-------- PROVIDED INFORMATION --------

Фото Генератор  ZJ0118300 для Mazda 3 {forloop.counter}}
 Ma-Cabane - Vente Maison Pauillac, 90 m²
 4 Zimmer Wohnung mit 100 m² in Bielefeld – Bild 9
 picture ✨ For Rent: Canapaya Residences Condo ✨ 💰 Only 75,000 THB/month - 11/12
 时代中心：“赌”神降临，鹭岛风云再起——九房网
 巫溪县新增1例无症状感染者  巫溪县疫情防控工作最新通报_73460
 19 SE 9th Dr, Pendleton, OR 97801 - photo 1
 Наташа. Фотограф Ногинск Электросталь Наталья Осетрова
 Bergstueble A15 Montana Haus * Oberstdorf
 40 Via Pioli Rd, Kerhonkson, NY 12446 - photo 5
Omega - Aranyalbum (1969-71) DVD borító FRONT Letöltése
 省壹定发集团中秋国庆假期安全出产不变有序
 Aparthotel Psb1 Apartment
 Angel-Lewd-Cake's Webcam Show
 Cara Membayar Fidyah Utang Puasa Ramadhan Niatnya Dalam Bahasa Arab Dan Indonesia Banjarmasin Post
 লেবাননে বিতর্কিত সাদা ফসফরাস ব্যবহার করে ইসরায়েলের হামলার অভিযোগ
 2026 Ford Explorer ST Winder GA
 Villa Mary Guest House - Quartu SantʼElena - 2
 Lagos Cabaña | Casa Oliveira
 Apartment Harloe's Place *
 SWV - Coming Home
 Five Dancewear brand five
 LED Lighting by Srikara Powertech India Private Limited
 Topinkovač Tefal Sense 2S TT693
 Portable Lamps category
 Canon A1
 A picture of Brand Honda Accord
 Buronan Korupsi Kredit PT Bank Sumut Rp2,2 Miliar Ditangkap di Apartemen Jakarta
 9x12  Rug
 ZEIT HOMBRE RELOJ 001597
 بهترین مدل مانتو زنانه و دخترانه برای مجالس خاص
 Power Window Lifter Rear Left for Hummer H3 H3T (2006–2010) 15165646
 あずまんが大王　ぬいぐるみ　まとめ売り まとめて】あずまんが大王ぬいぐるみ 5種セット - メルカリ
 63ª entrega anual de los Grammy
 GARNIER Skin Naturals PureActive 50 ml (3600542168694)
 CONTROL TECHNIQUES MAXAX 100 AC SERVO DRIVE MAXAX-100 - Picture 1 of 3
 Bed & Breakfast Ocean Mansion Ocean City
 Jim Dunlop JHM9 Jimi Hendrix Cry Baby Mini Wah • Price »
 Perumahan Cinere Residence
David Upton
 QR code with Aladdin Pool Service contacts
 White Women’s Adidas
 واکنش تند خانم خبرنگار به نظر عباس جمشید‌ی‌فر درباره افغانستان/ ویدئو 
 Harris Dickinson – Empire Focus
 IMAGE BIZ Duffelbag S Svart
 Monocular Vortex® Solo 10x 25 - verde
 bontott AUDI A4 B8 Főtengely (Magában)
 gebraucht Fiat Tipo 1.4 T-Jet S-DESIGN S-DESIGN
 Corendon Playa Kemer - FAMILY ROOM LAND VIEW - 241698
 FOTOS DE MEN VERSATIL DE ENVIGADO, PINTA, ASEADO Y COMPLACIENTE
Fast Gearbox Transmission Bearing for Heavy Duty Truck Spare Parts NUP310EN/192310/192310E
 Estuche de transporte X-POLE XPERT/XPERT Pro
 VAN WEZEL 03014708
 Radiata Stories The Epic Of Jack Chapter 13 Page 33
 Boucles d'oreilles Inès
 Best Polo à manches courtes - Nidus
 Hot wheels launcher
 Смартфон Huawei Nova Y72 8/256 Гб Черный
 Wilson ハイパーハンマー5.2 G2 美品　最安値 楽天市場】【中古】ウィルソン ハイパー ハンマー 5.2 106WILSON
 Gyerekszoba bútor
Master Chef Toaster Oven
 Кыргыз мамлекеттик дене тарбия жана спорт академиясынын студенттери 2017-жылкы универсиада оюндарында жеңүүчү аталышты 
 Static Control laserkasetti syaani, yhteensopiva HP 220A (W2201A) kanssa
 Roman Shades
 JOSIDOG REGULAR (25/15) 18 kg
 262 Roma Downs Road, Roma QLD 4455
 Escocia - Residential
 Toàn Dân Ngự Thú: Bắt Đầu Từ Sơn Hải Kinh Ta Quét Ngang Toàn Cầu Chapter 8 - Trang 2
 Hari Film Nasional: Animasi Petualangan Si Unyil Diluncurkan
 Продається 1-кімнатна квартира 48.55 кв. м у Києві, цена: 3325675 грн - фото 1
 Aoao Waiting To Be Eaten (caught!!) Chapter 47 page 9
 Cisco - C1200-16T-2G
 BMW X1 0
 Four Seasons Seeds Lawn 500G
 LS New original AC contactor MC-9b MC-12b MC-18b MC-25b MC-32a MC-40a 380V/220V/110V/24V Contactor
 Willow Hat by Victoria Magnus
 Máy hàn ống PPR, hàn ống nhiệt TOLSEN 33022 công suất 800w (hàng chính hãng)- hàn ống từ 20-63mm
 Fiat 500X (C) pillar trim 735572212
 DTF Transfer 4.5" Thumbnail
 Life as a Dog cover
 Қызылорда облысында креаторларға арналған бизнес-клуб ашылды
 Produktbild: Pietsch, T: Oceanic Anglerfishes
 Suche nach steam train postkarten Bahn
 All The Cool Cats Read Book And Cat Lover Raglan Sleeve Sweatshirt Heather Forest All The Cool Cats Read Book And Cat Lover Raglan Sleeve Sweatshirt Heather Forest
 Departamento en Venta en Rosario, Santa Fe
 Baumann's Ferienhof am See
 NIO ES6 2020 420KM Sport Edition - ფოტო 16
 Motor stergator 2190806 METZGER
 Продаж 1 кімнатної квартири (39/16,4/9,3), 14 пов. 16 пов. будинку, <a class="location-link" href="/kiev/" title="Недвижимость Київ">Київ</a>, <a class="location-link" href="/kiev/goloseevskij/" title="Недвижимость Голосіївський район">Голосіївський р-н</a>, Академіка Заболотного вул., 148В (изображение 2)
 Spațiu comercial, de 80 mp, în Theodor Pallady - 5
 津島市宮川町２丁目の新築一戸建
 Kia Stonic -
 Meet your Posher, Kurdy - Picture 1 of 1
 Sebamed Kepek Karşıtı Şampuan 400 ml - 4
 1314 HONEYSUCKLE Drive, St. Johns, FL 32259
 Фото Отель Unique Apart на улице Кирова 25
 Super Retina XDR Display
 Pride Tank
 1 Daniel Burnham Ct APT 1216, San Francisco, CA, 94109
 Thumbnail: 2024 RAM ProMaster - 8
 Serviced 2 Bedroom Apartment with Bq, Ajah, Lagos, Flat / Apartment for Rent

--------

**WHAT THE TASK REQUIRES**
Lines holding the word "Thumbnail" in the entries above are the ones to pull out. Copy them all.

**THE ANSWER**
 DTF Transfer 4.5" Thumbnail
 Thumbnail: 2024 RAM ProMaster - 8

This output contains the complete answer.